# [TASK TO COMPLETE]
Retype a passage from the article on anti-obesity research, beginning with the words "But when tested" and ending after "for human use.".

# [SELECTED TEXT]
UMass Amherst Receives $260,000 For Anti-obesity Research

AMHERST — UMass Amherst scientists have received $260,000 from the American Heart Assoc. to investigate a compound with promising anti-obesity properties. The research could eventually lead to new drug treatments for preventing unhealthy weight gain and reduce the incidence of obesity-related illnesses, such as coronary heart disease and type 2 diabetes.

Obessity is a growing problem in the U.S. that afflicts more than 60 million adults and an increasing number of children and teens. In the search for preventive treatments, scientists have zeroed in on conjugated linoleic acid (CLA), a naturally occurring compound found in dairy products and meat. Studies with mice showed that CLA blocked fat uptake by cells and increased the rodents’ overall energy expenditure.

But when tested in humans, CLA didn’t pack the anti-obesity punch that researchers had anticipated.

Now, UMass Amherst food scientist Yeonhwa Park and her colleague Deborah Deborah Good, veterinary and animal sciences, will explore the fat-fighting abilities of a chemical cousin of CLA. The scientists will investigate conjugated nonadecadienoic acid (CAN), which is similar to CLA, but may be more effective in the low doses required for human use.

“Preliminary results suggest that CAN is a good candidate,” says Park, “but we need to better understand how it acts to prevent body-fat accumulation.”

[Stored data]
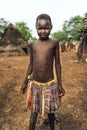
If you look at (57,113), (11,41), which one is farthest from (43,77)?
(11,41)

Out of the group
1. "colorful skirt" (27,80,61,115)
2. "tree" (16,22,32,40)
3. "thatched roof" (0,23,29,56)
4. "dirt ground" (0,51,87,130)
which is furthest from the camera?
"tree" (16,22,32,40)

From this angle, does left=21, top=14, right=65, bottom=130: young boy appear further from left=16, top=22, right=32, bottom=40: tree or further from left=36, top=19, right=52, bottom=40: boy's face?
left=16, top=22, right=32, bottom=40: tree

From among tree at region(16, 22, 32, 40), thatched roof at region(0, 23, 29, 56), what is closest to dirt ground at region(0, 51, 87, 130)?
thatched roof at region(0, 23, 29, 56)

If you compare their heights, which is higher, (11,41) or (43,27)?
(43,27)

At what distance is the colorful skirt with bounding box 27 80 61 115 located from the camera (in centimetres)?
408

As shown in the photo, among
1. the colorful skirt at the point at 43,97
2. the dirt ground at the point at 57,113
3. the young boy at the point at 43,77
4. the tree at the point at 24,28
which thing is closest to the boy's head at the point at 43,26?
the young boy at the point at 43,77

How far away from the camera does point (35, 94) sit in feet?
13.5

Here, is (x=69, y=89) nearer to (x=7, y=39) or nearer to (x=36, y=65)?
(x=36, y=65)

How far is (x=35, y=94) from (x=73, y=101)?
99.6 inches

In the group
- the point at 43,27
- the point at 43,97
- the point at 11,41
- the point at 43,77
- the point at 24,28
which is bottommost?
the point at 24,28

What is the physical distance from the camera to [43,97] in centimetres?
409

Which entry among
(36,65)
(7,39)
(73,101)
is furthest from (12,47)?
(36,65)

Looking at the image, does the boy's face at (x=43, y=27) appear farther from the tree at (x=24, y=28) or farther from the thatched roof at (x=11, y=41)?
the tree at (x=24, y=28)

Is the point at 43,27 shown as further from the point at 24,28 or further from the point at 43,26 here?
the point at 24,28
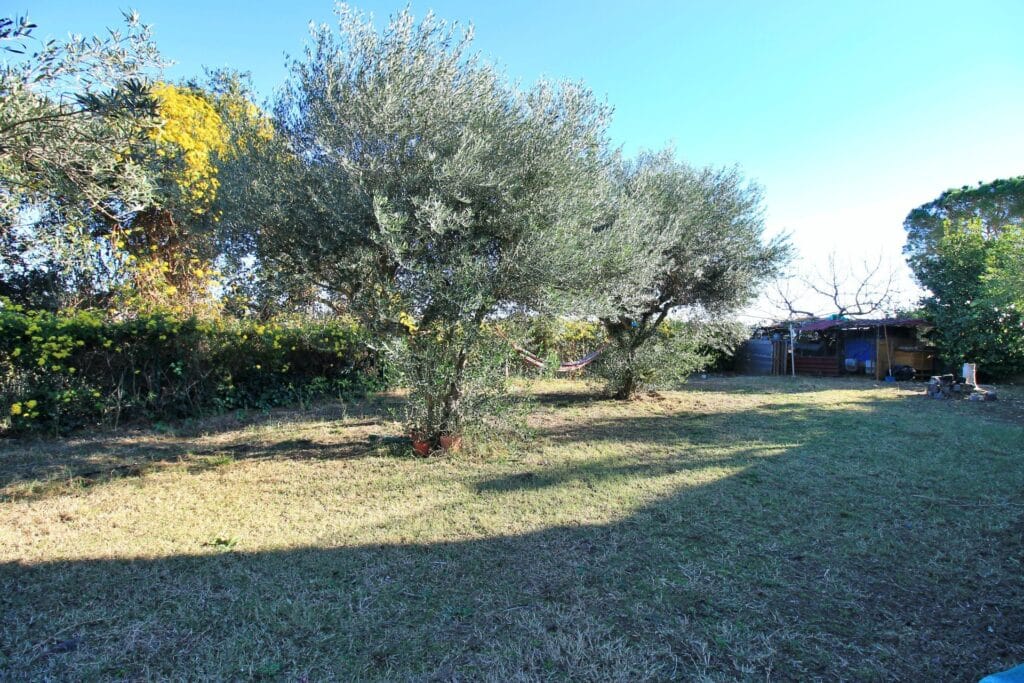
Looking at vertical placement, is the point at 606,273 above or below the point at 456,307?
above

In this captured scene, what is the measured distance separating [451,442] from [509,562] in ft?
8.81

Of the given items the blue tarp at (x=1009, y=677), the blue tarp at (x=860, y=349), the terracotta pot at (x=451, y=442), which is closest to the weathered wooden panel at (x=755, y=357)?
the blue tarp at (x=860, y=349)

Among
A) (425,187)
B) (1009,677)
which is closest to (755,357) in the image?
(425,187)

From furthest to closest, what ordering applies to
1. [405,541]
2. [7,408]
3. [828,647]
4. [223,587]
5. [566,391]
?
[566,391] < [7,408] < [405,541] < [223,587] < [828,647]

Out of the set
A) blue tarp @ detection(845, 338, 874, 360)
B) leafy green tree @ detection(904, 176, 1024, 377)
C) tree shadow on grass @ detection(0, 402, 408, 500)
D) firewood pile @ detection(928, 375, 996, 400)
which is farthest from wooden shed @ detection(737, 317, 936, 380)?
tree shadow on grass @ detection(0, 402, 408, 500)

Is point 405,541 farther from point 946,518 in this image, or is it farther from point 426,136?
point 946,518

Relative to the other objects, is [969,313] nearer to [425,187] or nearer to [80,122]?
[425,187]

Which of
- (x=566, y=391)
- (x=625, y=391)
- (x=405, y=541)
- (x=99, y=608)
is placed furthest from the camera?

# [ANSWER BOX]
But when tested in humans, CLA didn’t pack the anti-obesity punch that researchers had anticipated.

Now, UMass Amherst food scientist Yeonhwa Park and her colleague Deborah Deborah Good, veterinary and animal sciences, will explore the fat-fighting abilities of a chemical cousin of CLA. The scientists will investigate conjugated nonadecadienoic acid (CAN), which is similar to CLA, but may be more effective in the low doses required for human use.